--- TASK A ---
Please output the part of the brewery post starting with "This Saturday! CBW" and going on through "are not rabbit.", word for word.

____________

I'm the map, I'm the map, I'm the map, I'm the map...

This Saturday! CBW will reprise its role in the production of Guys Brew Beer and Talk About Their Brewery at the Bidwell farmers market. I assume you’re all familiar with Bidwell, but it’s a farmer’s market. You can get rabbit there! And also things that are not rabbit.

We’ll be brewing a batch of In C, our APA, and will be fully staffed to talk to you about CBW, embeering Buffalo, beer, Discordianism, Terry Riley and all other manners of things. Perhaps you would like to yell at me because the Words With Friends tournament is taking so long (it’s moving, I swear!) Or you have questions about the TTB process, or the building, or our recipes. Or, you know what? Maybe you just want to say hi and get some fresh vegetables. You can do that too.

We will of course be selling t shirts, too, both the don’t-call-it-orange Embeer Buffalo design and what few we have left of the original beer glass logo. I know we push the shirts a lot, but until we can sell beer it’s our only source of income, and witty blog posts like this don’t come cheap, if you know what I’m saying.

We’ll be getting started bright and early and going until the afternoon at least, so please: come say hi!

Now then, less time sensitive but by no means less awesome: Buffalo Beer Week, June 19-26.

____________

--- TASK B ---
Gather every line of the records that contains the word "jersey".

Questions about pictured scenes
____________

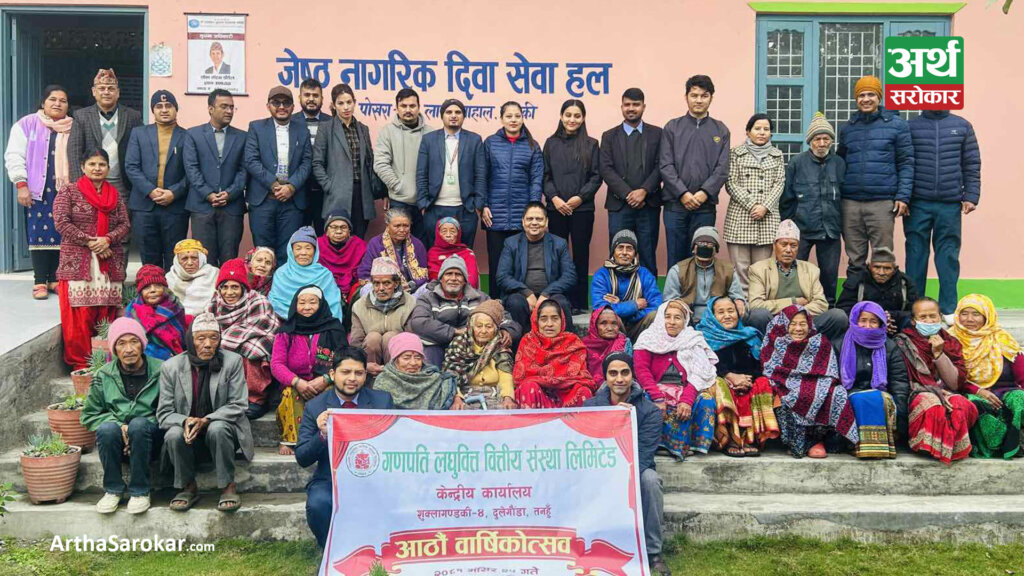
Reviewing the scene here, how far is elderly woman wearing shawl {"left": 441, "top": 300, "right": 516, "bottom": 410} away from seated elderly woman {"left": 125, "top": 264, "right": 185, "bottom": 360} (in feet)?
5.75

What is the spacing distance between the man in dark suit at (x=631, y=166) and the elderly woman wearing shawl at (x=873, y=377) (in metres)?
1.94

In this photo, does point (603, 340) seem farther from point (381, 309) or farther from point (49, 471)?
point (49, 471)

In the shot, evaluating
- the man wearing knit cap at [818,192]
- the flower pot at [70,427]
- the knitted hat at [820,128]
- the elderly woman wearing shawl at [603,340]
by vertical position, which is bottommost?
the flower pot at [70,427]

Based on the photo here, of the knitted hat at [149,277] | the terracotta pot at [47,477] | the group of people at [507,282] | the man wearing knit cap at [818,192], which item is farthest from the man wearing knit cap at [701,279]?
the terracotta pot at [47,477]

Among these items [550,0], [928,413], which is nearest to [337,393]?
[928,413]

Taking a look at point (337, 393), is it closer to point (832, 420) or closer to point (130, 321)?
point (130, 321)

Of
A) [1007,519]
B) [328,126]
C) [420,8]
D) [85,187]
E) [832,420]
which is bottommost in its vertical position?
[1007,519]

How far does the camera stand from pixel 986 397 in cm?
587

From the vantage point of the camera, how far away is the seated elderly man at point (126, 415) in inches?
203

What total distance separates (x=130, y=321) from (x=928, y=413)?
480cm

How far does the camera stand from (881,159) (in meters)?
7.27

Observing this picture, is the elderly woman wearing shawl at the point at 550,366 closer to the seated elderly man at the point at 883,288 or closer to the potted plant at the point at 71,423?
the seated elderly man at the point at 883,288

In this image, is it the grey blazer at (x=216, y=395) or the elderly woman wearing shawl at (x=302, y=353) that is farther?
the elderly woman wearing shawl at (x=302, y=353)

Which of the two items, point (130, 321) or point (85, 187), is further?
point (85, 187)
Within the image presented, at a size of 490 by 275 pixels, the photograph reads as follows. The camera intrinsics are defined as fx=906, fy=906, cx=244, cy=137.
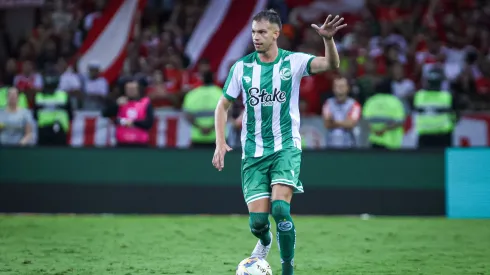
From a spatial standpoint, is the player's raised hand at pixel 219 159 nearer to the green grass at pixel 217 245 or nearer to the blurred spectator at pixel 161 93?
the green grass at pixel 217 245

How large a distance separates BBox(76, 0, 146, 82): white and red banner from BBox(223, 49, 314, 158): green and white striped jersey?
11.2 meters

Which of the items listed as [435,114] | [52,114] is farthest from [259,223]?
[52,114]

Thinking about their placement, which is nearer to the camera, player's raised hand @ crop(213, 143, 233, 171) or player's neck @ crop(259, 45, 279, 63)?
player's raised hand @ crop(213, 143, 233, 171)

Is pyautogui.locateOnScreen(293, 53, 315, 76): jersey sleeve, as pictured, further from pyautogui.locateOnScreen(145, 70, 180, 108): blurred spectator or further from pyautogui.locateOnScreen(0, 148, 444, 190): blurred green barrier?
pyautogui.locateOnScreen(145, 70, 180, 108): blurred spectator

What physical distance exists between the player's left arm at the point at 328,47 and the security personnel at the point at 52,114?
8.98 meters

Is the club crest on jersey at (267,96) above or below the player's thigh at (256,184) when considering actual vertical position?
above

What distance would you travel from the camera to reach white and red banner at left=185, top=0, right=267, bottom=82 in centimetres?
1914

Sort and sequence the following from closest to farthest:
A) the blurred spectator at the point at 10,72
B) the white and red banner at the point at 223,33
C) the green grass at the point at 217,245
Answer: the green grass at the point at 217,245, the blurred spectator at the point at 10,72, the white and red banner at the point at 223,33

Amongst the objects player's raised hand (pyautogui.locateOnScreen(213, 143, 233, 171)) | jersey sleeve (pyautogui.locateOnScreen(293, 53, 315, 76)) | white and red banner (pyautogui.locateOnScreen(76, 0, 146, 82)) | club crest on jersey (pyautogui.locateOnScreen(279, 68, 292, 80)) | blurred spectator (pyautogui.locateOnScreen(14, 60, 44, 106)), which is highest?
white and red banner (pyautogui.locateOnScreen(76, 0, 146, 82))

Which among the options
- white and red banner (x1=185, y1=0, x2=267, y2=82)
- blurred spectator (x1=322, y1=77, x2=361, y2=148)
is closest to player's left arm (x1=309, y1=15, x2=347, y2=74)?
blurred spectator (x1=322, y1=77, x2=361, y2=148)

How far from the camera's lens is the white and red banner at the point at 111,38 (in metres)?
19.0

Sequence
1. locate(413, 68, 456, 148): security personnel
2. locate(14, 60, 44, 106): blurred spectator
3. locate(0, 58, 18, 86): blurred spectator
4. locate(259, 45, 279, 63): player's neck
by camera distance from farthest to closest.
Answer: locate(0, 58, 18, 86): blurred spectator → locate(14, 60, 44, 106): blurred spectator → locate(413, 68, 456, 148): security personnel → locate(259, 45, 279, 63): player's neck

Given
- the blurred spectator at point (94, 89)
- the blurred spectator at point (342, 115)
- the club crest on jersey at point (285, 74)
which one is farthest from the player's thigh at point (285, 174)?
the blurred spectator at point (94, 89)

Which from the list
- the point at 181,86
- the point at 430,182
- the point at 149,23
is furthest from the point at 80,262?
the point at 149,23
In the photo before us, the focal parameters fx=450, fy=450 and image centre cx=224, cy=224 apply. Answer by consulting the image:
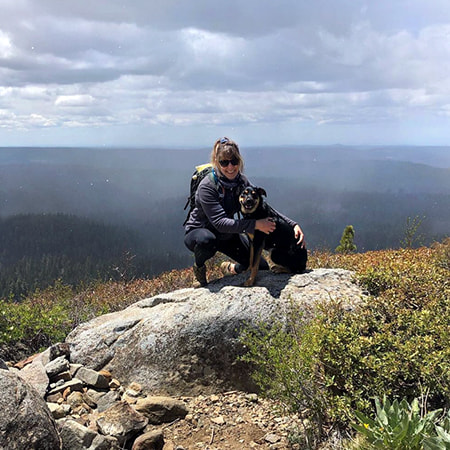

____________

--- FINAL RESULT A ---
This Saturday! CBW will reprise its role in the production of Guys Brew Beer and Talk About Their Brewery at the Bidwell farmers market. I assume you’re all familiar with Bidwell, but it’s a farmer’s market. You can get rabbit there! And also things that are not rabbit.

--- FINAL RESULT B ---
How large a distance separates BBox(76, 0, 146, 82): white and red banner from BBox(223, 49, 314, 158): green and white striped jersey?
Is pyautogui.locateOnScreen(293, 53, 315, 76): jersey sleeve, as pictured, further from pyautogui.locateOnScreen(145, 70, 180, 108): blurred spectator or further from pyautogui.locateOnScreen(0, 148, 444, 190): blurred green barrier?
Is the club crest on jersey at (267,96) above or below the player's thigh at (256,184) when considering actual vertical position?
Amongst the objects player's raised hand (pyautogui.locateOnScreen(213, 143, 233, 171)) | jersey sleeve (pyautogui.locateOnScreen(293, 53, 315, 76)) | white and red banner (pyautogui.locateOnScreen(76, 0, 146, 82)) | club crest on jersey (pyautogui.locateOnScreen(279, 68, 292, 80)) | blurred spectator (pyautogui.locateOnScreen(14, 60, 44, 106)), which is highest?
- the club crest on jersey at point (285, 74)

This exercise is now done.